Fenris grabs the front of her armor, twisting it in his fingers and shouts in her face. "I told you not to attack and you did not listen to me and now-"
"We're still alive," she returns, grabbing his wrist and trying to pull his hand away. His hold is too strong and she remembers yet again that he's much stronger than she is, that he could lift her in the air without effort. "Why must you disagree with every decision I make?"
"Because you choose foolishly, time and again. You persist in recklessly endangering both of our lives and then make reckless choices about the company you keep and the people you associate with," he snarls, giving her a shake. She grips his hand with both of hers now, struggling to remove his iron fingers, but they do not budge.
"You're one of those people," she hisses, pushing her face close to his. "What, you have a problem with my other friends because they're mages? We've all had hard lives. At least you don't remember your failures!"
Green eyes narrow further. "Do you think helping blood mages escape Templars will bring your sister back?"

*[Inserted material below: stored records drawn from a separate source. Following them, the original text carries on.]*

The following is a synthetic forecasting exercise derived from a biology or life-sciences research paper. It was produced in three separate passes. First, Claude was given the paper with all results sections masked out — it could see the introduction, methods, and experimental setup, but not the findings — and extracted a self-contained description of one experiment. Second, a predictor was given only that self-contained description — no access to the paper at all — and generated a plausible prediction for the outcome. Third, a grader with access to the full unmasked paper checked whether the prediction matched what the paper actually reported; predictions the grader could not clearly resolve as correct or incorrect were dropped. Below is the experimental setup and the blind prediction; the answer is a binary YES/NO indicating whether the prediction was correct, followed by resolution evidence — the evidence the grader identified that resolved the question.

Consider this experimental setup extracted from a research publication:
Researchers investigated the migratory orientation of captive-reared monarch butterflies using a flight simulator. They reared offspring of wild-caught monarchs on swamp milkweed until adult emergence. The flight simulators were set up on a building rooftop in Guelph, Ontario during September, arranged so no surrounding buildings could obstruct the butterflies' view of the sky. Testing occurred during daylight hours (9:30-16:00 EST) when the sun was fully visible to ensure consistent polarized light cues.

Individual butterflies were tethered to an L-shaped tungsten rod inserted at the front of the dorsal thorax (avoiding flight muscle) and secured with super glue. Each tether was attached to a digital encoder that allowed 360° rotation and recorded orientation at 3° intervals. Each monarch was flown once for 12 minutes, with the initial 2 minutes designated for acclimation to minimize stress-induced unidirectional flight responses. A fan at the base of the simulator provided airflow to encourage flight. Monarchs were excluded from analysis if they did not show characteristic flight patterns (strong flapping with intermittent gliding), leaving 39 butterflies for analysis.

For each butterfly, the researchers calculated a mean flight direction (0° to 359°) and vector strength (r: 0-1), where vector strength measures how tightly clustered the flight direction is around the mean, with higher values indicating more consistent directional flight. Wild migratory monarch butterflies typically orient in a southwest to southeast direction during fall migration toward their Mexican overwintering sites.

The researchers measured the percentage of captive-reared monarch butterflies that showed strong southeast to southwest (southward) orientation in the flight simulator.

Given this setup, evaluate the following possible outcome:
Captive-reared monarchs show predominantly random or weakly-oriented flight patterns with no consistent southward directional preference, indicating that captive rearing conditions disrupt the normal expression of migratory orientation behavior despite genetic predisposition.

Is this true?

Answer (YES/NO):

That does it. Her fist snaps out and connects with his jaw just as her knee jerks into his groin. He gasps at the sudden pain she inflicts to his tender areas and staggers back, releasing her to double over his crotch. Before he can catch his breath she flees back to the mansion, not even stopping to loot the bodies of her dead foes.
A/N: So maybe not THAT far off-canon. I mean, they can't be getting it going too early, now!